One thing you’ll want to learn if you use PostgreSQL for any length of time is how to use EXPLAIN. At my job at Vendr, like my previous roles, we are no exception. The good and bad thing is that in many cases you can go pretty far before you start having issues. But that means that not everyone has had the opportunity to learn the dark art of reading explain output. And as great as PG is, it is not as user friendly in this area as other RDBMs like MSSQL. But with this primer, a few free online tools, and a little bit of time, you can quickly learn how to think about the performance of your queries and where to start when optimizing.

The first thing to know is that you almost always want to use EXPLAIN ANALYZE, but its important to understand that the ANALYZE keyword will cause PG to actually execute your query so it can give you an execution time. This has two consequences:

If you use EXPLAIN ANALYZE on DML statements (that is INSERT, UPDATE, DELETE, statements, calling functions which do these things, etc), it will actually run those statements. So you want to make sure you are in a transaction that you can roll back.

And even though EXPLAIN ANALYZE runs the statement, it throws away the actual results.

But returning data to the client can be a significant part of the execution time of any given statement! Here is an example:

explain analyze verbose
select n
, repeat('abcdefghijklmnopqrstuvwxyz ', 100)
from generate_series(1,2000) as x(n);

When I run this the explain returns:

+------------------------+
|QUERY PLAN              |
+------------------------+
|Planning Time: 0.038 ms |
|Execution Time: 0.459 ms|
+------------------------+

But if I run the query (without the explain) I see:

2,000 rows retrieved starting from 1 in 2 s 305 ms

Which is a difference of more than 2000x. The network costs completely swamp the complexity of the actual statement.

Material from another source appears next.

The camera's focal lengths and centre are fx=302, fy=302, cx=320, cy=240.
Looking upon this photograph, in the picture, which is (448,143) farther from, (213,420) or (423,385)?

So two things to draw from this: make sure you understand the difference between how long it takes to plan and execute a statement on the database vs how long it takes to return the data to the client; and this is why you want to be as selective as you can about what you return to the client. This is why SELECT * is bad (well, one of many reasons). If you can, only returning the data you actually need (both rows and columns) can make a significant difference to the speed of your queries and thus application.

The next main topic I want to mention is about the cost values you see in EXPLAIN output.

cost values should be considered unit-less, and should only be used to compare queries doing similar things, and only against the same database instance. Costs are calculated using many different things, such as the data you have in your database, the statistics it has gathered about that data, the parameters in that instance such as work_mem, etc. You cannot compare costs directly from dev environment and production, they can be two completely different things, even if they look comparable.

What you can do is compare a query to a different version of the same query (against the same instance) to see if you are improving things or not and on what scale. You can also compare them inside of a single query plan to understand the highest cost parts of your query.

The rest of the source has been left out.